Material for the task ::

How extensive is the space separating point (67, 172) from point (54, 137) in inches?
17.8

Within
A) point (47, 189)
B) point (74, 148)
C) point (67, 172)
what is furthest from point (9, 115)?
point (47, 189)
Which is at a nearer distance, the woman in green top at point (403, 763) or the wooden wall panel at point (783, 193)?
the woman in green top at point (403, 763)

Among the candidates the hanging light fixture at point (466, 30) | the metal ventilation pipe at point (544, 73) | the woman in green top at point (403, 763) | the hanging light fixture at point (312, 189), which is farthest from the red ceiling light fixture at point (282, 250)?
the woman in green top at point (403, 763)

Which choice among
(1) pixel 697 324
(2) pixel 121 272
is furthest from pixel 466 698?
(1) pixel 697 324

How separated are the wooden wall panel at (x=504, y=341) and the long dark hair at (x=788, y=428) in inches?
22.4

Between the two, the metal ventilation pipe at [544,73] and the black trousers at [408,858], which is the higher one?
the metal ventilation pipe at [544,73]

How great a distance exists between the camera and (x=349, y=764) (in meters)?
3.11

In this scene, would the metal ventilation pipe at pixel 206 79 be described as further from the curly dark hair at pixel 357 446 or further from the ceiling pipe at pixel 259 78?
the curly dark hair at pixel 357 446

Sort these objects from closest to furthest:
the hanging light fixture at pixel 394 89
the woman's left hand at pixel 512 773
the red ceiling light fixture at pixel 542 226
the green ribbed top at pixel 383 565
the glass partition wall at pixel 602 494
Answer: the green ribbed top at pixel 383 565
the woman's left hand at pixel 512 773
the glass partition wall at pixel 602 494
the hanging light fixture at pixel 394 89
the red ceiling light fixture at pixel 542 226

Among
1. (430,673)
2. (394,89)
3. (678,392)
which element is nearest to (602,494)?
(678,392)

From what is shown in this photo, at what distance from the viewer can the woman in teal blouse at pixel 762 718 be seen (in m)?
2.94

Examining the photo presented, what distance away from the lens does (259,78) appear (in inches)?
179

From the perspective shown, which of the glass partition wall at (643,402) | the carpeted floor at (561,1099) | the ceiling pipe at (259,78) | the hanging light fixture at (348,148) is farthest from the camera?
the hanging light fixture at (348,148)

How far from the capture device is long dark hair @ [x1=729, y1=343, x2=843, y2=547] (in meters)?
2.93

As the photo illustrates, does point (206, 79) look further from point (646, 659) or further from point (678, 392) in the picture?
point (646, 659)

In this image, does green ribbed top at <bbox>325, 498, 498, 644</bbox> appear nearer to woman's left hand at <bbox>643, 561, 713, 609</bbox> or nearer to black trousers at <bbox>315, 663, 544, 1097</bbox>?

Given problem :: Extract the complete listing verbatim.

Reply ::
How extensive is the space separating point (67, 172) from point (54, 137) in inches?
17.8

Within
A) point (47, 189)
B) point (74, 148)
C) point (67, 172)
what is furthest from point (9, 115)?
point (47, 189)
Which is at a nearer distance, the woman in green top at point (403, 763) or the wooden wall panel at point (783, 193)?
the woman in green top at point (403, 763)

Among the candidates the hanging light fixture at point (466, 30) | the metal ventilation pipe at point (544, 73) | the woman in green top at point (403, 763) | the hanging light fixture at point (312, 189), which is farthest from the red ceiling light fixture at point (282, 250)?
the woman in green top at point (403, 763)

Which choice among
(1) pixel 697 324
(2) pixel 121 272
is furthest from pixel 466 698?
(1) pixel 697 324

How separated are the wooden wall panel at (x=504, y=341) and the long dark hair at (x=788, y=428) in inches?
22.4

Between the two, the metal ventilation pipe at [544,73] and the black trousers at [408,858], which is the higher one?
the metal ventilation pipe at [544,73]

How great a distance exists between the camera and (x=349, y=764) (in meters)?
3.11

In this scene, would the metal ventilation pipe at pixel 206 79 be described as further from the curly dark hair at pixel 357 446 or further from the ceiling pipe at pixel 259 78?
the curly dark hair at pixel 357 446

Sort these objects from closest to furthest:
the hanging light fixture at pixel 394 89
the woman's left hand at pixel 512 773
the red ceiling light fixture at pixel 542 226
the green ribbed top at pixel 383 565
the glass partition wall at pixel 602 494
Answer: the green ribbed top at pixel 383 565
the woman's left hand at pixel 512 773
the glass partition wall at pixel 602 494
the hanging light fixture at pixel 394 89
the red ceiling light fixture at pixel 542 226

Among
1. (430,673)
2. (394,89)
3. (678,392)
which element is nearest to (602,494)?
(678,392)

From what is shown in this photo, at what distance from the viewer can the woman in teal blouse at pixel 762 718 be seen (in m)?
2.94

Examining the photo presented, what distance away from the lens does (259,78) appear (in inches)?
179

From the perspective shown, which of the glass partition wall at (643,402) | the carpeted floor at (561,1099) | the ceiling pipe at (259,78) | the hanging light fixture at (348,148) is farthest from the camera?
the hanging light fixture at (348,148)

How far from the capture device is long dark hair @ [x1=729, y1=343, x2=843, y2=547] (in meters)?
2.93

As the photo illustrates, does point (206, 79) look further from point (646, 659) or further from point (678, 392) in the picture?
point (646, 659)

In this image, does green ribbed top at <bbox>325, 498, 498, 644</bbox> appear nearer to woman's left hand at <bbox>643, 561, 713, 609</bbox> or nearer to black trousers at <bbox>315, 663, 544, 1097</bbox>?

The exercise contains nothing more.